The S&P 500 (^GSPC 0.80%) is home to some of the best and most promising stocks you can own on the markets. When stocks in this broad index go on sale, it could be a prime time for investors to consider investing in them. Three S&P 500 stocks that have been crashing this year are attracting the notice of bargain hunters: Walgreens Boots Alliance (WBA 5.39%), Boeing (BA 2.81%), and Intel (INTC 2.19%).

Let's take a look at why these three S&P 500 stocks are struggling and whether you should consider adding them to your portfolio today.

1. Walgreens Boots Alliance: Down nearly 31% year-to-date

Pharmacy retailer Walgreens hasn't been a bad investment for just this year; over the past five years, the stock has lost two-thirds of its value. There are plenty of reasons to be bearish on the stock. Not only has it struggled to grow, but the company's razor-thin margins make it difficult to turn a profit. While it has been diversifying into healthcare with the launch of primary care clinics through its investment in VillageMD, that may only put greater strain on the business and its resources in the future.

Earlier this year, the company slashed its dividend in an effort to strengthen its financial position. The company is also rumored to be looking at selling off assets, including its Boots U.K. pharmacies.

In the trailing 12 months, the healthcare company has incurred an operating loss of more than $2 billion. And with plenty of challenges ahead, this is a stock that I would steer clear of as things can still get much worse for Walgreens, and there's no guarantee they will get better.

2. Boeing: Down nearly 31% year-to-date

Boeing has had a nearly identical decline to Walgreens this year. The reasons for its struggles also go back multiple years. Its planes have been plagued with safety concerns. In 2019, the Boeing 737 Max was temporarily grounded after it was involved in multiple fatal crashes, and there were reports of issues with engines, wiring, and the flight control computer. Earlier this year, the company made headlines again after a door flew off during a flight. It was later discovered that bolts meant to hold the door in place were missing.
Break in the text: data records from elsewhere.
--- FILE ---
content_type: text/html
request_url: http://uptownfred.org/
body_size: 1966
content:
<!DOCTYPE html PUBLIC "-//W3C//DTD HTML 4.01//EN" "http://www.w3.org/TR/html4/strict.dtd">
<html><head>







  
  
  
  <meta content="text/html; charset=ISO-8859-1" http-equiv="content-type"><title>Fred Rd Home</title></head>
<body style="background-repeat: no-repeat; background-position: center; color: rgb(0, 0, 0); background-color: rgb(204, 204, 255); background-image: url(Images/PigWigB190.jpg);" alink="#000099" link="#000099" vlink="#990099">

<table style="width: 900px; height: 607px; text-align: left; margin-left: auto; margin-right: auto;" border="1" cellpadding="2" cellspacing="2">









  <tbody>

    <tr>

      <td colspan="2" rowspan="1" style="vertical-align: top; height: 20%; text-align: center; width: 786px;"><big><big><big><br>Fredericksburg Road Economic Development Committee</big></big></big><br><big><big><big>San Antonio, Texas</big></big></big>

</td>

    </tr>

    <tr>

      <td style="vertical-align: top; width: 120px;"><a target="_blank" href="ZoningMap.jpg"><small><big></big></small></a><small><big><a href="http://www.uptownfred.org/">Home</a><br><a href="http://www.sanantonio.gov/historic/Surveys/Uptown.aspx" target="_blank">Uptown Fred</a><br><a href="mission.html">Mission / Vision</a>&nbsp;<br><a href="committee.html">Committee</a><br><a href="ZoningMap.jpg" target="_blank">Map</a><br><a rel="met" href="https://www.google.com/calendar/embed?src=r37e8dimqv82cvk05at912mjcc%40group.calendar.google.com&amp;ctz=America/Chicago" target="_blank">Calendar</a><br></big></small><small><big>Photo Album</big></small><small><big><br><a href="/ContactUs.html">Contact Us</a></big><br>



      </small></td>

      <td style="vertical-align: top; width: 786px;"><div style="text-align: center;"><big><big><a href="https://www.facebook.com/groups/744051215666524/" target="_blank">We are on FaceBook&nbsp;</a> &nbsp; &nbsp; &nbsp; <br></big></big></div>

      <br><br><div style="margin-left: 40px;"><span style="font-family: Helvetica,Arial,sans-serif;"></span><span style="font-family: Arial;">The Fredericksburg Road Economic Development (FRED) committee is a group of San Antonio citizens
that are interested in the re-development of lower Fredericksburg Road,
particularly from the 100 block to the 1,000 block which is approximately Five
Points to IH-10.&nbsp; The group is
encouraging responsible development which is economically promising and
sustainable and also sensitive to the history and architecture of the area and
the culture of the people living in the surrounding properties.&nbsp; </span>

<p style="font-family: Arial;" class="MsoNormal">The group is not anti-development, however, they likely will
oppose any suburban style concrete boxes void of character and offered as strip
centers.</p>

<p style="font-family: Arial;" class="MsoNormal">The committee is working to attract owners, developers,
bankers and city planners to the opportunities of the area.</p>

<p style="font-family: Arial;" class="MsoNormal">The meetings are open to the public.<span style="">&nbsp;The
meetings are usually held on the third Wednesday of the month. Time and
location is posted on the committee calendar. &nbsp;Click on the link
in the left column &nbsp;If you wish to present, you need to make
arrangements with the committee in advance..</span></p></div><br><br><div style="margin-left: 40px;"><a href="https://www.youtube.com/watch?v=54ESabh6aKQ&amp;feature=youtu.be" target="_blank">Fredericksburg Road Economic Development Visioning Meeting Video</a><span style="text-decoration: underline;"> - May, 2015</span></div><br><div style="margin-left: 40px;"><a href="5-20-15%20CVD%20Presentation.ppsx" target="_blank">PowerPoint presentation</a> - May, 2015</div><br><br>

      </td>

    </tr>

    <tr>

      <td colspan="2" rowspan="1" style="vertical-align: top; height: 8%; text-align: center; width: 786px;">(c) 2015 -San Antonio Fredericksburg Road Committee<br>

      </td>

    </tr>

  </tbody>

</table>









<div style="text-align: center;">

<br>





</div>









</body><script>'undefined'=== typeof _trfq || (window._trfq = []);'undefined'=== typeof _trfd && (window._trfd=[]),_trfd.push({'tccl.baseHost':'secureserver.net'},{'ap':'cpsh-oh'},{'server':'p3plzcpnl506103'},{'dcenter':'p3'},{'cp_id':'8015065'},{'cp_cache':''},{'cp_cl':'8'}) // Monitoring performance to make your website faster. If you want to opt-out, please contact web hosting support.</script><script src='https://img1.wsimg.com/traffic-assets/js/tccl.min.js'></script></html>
The big issue with the company is trust. Trust that it can deliver quality planes which airlines and passengers can rely on. Changes are coming to the management with CEO Dave Calhoun stepping down this year. If the company makes significant improvements to its quality control, then there's hope that the business may regain the trust of all its stakeholders, including investors.

In the meantime, the business's financials are underwhelming, to say the least. In three of the past four quarters, Boeing has incurred an operating loss. Revenue for the first three months of 2024 declined by 8% to $16.6 billion.

The company faces a tough road ahead, and with a potential slowdown in travel demand amid a recession, there are plenty of reasons why things could still get worse for Boeing. Investors may be better off taking a wait-and-see approach with the stock as the risk surrounding Boeing makes it a bit too risky to invest in the business just yet.

3. Intel: Down 38% year-to-date

The S&P 500's worst-performing stock thus far is Intel, as shares of the chipmaker are down 38% this year. The tech company is positioning itself as a big player in next-gen chipmaking, but that isn't enough to win over investors. CEO Pat Gelsinger says, "We are one of two, maybe three, companies in the world that can continue to enable next-generation chip technologies."

The problem is that generating those chips may not be easy, despite what should be strong long-run demand. For the period ending March 30, Intel's foundry revenue declined by 10% year over year to $4.4 billion. And that area of its business also incurred a loss of $2.5 billion.

Investors appear to doubt the tech company's ability to be a serious player in next-gen chips, given its underwhelming financials. But of the three stocks listed here, Intel may be the more intriguing contrarian play due to the need for the U.S. to reduce its dependence on foreign chipmakers. The U.S. government has agreed to give Intel up to $8.5 billion in grants to help increase chip production in the country, plus another $11 billion in loans.

Although Intel faces an uphill battle and it's still a risky buy right now, it could make for a good contrarian pick given the support it has from the government and the need for domestic chipmaking capabilities.